- **TÂCHES**
a) Selon l'extrait, en quelle année François-Louis dut-il quitter la compagnie des chevau-légers du roi ?
b) Les affirmations suivantes concordent-elles avec l'extrait ? Répondez par oui ou non et citez les mots qui tranchent.
(i) François-Louis est né le 6 juillet 1750.
(ii) Jean-Baptiste était le fils aîné.
(iii) Les médecins déconseillèrent le mariage à François-Louis.

Toute cette fortune devait selon l'usage passer un jour aux mains du fils aîné, François-Louis, né le 6 juillet 1750. À l'âge de quatorze ans, il avait été inscrit a l'école de la compagnie des chevau-légers du roi, après examen des fameuses preuves de noblesse établies par son père.
Mais il était d'une santé délicate, et dut en 1776 quitter la compagnie où il n'avait fait d'ailleurs que de rares apparitions, «n'ayant tardé à venir faire ses exercices dit une note de son dossier, que par sa maladie dont il a donné les preuves». Il souffrait de la poitrine, et bientôt son état s'aggrava à un tel point que les médecins lui déconseillèrent le mariage. Or le cadet, Jean-Baptiste, était entré dans les ordres; pour assurer la postérité, il fallut donc chercher plus loin encore, et tirer de l'ombre, où il était destiné à végéter, le troisième et dernier fils, le petit chevalier de Pratz, Pierre de Lamartine.

Données d'ancrage spatial:
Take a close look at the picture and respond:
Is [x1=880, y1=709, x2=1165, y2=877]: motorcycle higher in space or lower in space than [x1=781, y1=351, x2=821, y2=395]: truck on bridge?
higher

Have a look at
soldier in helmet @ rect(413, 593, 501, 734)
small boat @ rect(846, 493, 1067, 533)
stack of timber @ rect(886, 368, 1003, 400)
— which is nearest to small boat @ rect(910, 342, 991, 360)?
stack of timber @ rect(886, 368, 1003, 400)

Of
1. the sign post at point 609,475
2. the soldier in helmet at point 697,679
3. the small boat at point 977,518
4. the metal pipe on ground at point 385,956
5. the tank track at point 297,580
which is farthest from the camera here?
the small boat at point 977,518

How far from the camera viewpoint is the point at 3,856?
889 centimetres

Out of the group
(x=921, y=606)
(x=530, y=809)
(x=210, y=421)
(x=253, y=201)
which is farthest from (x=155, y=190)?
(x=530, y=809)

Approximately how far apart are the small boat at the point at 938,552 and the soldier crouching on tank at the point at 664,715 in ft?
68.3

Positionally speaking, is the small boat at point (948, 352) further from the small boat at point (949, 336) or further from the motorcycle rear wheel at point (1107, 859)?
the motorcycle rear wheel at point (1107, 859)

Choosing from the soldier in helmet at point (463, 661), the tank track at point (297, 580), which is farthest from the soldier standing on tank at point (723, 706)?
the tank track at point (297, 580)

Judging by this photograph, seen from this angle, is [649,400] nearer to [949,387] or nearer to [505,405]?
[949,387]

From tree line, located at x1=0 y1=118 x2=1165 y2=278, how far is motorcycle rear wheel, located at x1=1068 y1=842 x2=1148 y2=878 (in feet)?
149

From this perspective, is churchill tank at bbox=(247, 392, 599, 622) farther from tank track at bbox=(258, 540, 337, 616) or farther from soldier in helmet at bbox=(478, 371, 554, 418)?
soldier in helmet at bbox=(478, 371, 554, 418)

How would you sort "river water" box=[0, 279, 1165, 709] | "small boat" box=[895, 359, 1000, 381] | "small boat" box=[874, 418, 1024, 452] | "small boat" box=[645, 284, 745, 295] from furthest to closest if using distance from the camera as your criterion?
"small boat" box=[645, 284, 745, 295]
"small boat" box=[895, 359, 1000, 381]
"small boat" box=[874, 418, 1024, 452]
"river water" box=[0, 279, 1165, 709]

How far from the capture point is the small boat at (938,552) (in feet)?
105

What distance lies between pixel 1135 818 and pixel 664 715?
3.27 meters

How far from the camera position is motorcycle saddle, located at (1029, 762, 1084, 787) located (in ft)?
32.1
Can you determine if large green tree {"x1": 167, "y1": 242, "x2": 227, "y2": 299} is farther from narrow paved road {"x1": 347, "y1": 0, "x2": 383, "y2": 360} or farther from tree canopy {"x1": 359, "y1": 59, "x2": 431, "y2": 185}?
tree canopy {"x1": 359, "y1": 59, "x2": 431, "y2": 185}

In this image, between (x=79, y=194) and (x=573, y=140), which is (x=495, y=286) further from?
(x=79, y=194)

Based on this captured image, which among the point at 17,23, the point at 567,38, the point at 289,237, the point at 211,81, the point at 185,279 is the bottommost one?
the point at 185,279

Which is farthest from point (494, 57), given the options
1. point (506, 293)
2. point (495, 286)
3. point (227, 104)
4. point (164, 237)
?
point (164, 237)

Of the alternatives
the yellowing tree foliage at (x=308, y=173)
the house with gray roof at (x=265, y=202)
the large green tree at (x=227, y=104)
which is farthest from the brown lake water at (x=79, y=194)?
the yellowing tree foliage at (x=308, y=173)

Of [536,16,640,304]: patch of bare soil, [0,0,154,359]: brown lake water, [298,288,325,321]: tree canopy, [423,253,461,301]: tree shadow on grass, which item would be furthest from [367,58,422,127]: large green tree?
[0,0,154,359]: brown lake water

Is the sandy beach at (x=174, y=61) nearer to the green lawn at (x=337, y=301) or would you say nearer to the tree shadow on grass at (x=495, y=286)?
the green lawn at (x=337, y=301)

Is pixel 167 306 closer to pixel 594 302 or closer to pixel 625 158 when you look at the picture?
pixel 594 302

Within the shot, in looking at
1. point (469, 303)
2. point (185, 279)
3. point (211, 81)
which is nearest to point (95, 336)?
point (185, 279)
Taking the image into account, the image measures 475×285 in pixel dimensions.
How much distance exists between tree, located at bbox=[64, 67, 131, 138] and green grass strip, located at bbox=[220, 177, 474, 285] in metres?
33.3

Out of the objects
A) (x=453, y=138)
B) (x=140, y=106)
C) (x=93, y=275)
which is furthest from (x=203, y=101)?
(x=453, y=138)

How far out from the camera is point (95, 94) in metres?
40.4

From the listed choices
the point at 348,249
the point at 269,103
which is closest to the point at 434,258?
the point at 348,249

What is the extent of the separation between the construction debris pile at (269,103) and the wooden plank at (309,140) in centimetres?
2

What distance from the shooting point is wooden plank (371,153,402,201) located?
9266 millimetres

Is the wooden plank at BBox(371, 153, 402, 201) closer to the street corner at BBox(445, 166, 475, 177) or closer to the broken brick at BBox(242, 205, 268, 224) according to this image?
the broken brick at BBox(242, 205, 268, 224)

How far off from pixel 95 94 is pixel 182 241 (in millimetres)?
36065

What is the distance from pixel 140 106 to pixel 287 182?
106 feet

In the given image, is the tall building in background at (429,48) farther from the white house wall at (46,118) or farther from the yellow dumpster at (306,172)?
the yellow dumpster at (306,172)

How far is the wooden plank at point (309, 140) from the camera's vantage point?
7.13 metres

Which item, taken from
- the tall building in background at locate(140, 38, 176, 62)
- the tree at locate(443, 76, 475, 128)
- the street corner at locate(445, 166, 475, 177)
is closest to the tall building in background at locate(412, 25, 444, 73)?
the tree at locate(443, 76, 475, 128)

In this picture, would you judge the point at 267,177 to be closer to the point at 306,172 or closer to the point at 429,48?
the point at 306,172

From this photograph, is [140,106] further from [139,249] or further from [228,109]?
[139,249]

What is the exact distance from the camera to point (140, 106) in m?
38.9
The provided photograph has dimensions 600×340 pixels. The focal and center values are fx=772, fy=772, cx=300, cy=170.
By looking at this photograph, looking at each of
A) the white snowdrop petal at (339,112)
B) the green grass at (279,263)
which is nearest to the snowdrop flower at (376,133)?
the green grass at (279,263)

- **RÉPONSES**
a) En 1776.

b)
(i) Oui : « né le 6 juillet 1750 ».
(ii) Non : « le cadet, Jean-Baptiste, était entré dans les ordres ».
(iii) Oui : « les médecins lui déconseillèrent le mariage ».